Так славно завершился для Федора второй сезон в Мариинском театре! «Этот захудалый, с третьестепенными силами, обреченный дирекцией на жертву последний спектакль взвинтил публику до того, что она превратила его в праздничный для меня бенефис. Не было конца аплодисментам и вызовам», – вспоминал Шаляпин.
Спектакль дорог не только Шаляпину. Известный критик Эдуард Старк спустя 20 лет, в 1915 году, вспоминал: «Здесь подлинная драма, и притом драма русская, здесь сочетание двух гениев, Пушкина и Даргомыжского, здесь образец музыкальной драмы в высоком значении этого слова, и какое полное проникновение в музыку и текст явил в нем Шаляпин! Как он сумел в единый миг раскрыть все чары, таящиеся в этом слиянии слова с музыкой, овладеть всеми тонкостями речитатива, доведенного Даргомыжским в третьем акте до высокой степени совершенства, влить в слова столько жуткого трагизма, сообщить всем жестам такую выразительность, овладеть замыслом настолько, чтобы подчинить себе средства этого внешнего воплощения, все это было непостижимо, казалось почти чудом, да оно и было, несомненно, чудом внезапного пробуждения великого таланта от долгого сна, в который он был погружен. Это была вспышка гения, это было блестящее начало того искусства, которое сделало из Шаляпина кумира толпы».
И все же Шаляпин чувствовал себя в труппе неуютно. Некоторые солисты и чиновники театральной конторы не скрывали высокомерия к «пришельцу», раздражения его «провинциальностью», «неотесанностью». «Жизнь в Питере, – писал Шаляпин в Тифлис своему другу В. Д. Корганову в январе 1896 года, – идет своим чередом, по-столичному: шум, гам, руготня и проч. Поругивают и меня, и здорово поругивают, но я не унываю и летом во что бы то ни стало хочу за границу, в Италию и Францию в особенности…»

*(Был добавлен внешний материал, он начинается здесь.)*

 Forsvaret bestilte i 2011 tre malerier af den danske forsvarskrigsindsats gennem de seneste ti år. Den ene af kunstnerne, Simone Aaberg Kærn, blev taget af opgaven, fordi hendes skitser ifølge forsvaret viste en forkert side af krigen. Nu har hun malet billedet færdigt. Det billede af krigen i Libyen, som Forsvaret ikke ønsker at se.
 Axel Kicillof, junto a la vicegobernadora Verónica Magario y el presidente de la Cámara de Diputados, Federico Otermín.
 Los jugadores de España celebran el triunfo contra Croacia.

Намерение серьезное. 22 апреля Федор получил в Дирекции императорских театров «Свидетельство об отпуске» – необходимый каждому государственному служащему документ для выезда за границу. Но мечта певца не осуществилась: судьба готовила ему другой сюрприз – встречу с московским промышленником и владельцем Московской частной русской оперы Саввой Ивановичем Мамонтовым. Правда, о Мамонтове певец тогда почти ничего не знал – официально труппа носила название «Оперный театр К. С. Винтер».
Можно допустить, что Клавдию Спиридоновну Винтер Федор не раз встречал осенью 1894 года в Панаевском театре: она тогда возглавляла административную часть Оперного товарищества И. А. Труффи. Биограф С. И. Мамонтова Е. Р. Арензон полагает, что Товарищество Труффи существовало на капиталы Мамонтова: в это время Савва Иванович всерьез намеревался возобновить начатую в 1880-х годах деятельность своего театра и уже мысленно его формировал.

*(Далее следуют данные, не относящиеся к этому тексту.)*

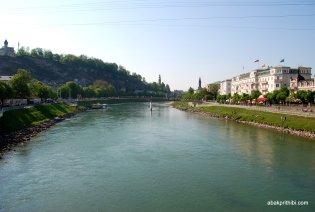 The Salzach River, Salzburg, Austria (2)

О Шаляпине Мамонтову напомнили Иосиф Антонович Труффи и Петр Иванович Мельников, сын известного певца Мариинского театра И. А. Мельникова. Переговоры с Федором вел «панаевец» И. Я. Соколов – он с супругой, певицей К. Ф. Нума-Соколовой, также был приглашен в Частную оперу. Втроем артисты двинулись в Нижний Новгород – там С. И. Мамонтов готовил выступления своего театра.